Руки у Алексея были тяжелые, крепкие. Маня поняла: из таких не вырвешься.
За окнами холодный рассвет, а в доме напряженная, тихая духота, в которой нельзя ни спать, ни думать. Слезы особенно солоны и тут же просыхают.
Вот за стеной в первый раз глухо мыкнула корова, и Маня, вздрогнув, подняла голову.
— Лежи, — сонно сказал Алексей. — Тетка подоит и выгонит.
Маня все же отвела его большую влажную руку от своего плеча, встала, быстро оделась и вышла в кухню. Там было еще темно, но старуха уже копошилась у печи.
— Поднялась? — словно удивившись, спросила она. — Спала бы…
От старухи не укрылись стыд и смятение Мани.
— Свет-то у нас третий день не горит, — поспешно сказала она. — Уж я Леше говорила… Ты посиди здесь, я пойду подою.
Через двойные рамы в небольшое окошко шел слабый свет. Ребенок лежал в люльке, подвешенной к потолку, и тревожился. Маня тихо подошла, откинула положок, посмотрела на девочку. Ту, видно, забыли с вечера умыть: щеки и кулачки были чем-то вымазаны.
Заслонка у печи уже была отнята, заложена топка. Налиты водой чугуны; у печи лоханка с крупной черной нечищеной картошкой, тут же пустые ведра. Все говорило о том, что сидеть некогда, нельзя.
Маня взяла ведра, вышла на улицу, еще безлюдную. Держась поближе к заборам, пошла к колодцу.
Когда вернулась в избу, тетка Анна цедила молоко. Руки у нее рядом с белым пенным молоком казались особенно темными и худыми.

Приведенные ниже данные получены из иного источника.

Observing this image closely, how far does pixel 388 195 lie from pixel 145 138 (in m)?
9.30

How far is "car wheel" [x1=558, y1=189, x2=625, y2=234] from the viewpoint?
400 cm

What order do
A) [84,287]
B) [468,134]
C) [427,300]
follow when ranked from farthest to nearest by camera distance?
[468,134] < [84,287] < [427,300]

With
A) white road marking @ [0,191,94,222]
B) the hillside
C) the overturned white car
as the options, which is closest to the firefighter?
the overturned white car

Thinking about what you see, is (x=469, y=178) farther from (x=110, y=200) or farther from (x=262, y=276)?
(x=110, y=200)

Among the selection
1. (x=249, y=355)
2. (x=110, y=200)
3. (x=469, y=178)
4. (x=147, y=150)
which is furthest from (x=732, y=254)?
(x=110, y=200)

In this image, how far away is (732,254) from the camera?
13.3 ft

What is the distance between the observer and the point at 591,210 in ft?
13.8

Маня слила воду в большой черный чугун. Каким-то не своим, перехваченным голосом спросила:
— Мыть картошки?
— Намой маленький чугунок, в завтраке поедите. А скотине я уж сама намою.

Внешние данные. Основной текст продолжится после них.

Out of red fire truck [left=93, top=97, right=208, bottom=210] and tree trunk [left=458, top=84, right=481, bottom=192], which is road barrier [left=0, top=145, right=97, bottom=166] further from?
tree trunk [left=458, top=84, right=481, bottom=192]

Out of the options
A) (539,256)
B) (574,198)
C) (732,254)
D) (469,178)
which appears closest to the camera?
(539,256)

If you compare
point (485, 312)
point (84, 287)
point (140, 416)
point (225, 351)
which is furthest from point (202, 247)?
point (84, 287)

Проснулась девочка, села в люльке. Тетка Анна, выходя из избы, попросила Маню:
— Погляди, касатка, за девкой. Она у нас бедовая, не упала бы.
Маня, оглянувшись на дверь, за которой Алексей причесывался перед зеркалом, подошла к ребенку. Поглядела — мокрый.

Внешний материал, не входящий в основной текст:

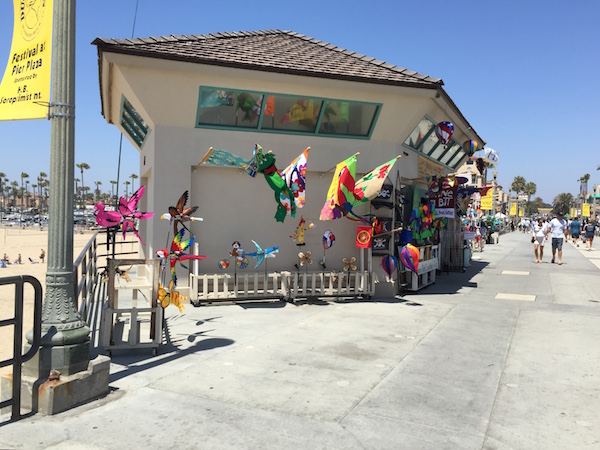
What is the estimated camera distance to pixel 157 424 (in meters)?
4.32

— Это чья тут девочка? — шепотом спросила Маня, потянув ребенка из люльки. — Это чья тут бесстыдница? Кого это медведь-то в лес утащит?
Девочка сразу заплакала.
— Ну, завелась! — вышел из горницы Алексей. — Чуть чего, заревет, слюни распустит. Давай ее сюда.
Он взял у Мани девочку и вынес, чтобы отдать старухе.
«И ее он не любит!» — с каким-то страхом подумала Маня.
Сели завтракать. Тетка положила Алексею и Мане по паре вареных яиц, себе не взяла. Но Алексей ни яиц, ни сала есть не стал, навалился на картошку, которую Маня сварила очищенную, с солью и запекла в печи.
— Сегодня картошка что-то особенная. У тебя, тетка, такой никогда не бывало.
— Где уж мне… Теперь тебе жена молодая варить будет, — сухо отозвалась старуха. Но, чтобы не обиделась Маня, поспешно добавила: — Чищеная, конешно, лучше. Было бы время… Гляди-ка, даже Люська ест!
У тетки Анны были опущенные, изрезанные, как ножом, щеки, маленькие добрые зрачки в припухлых красноватых веках. Когда Алексей, уходя, обнял Маню и поцеловал, в глазах у старухи вместе с удивлением засветилась и радость, задрожали щеки: видно, прежде здесь такие нежности не водились.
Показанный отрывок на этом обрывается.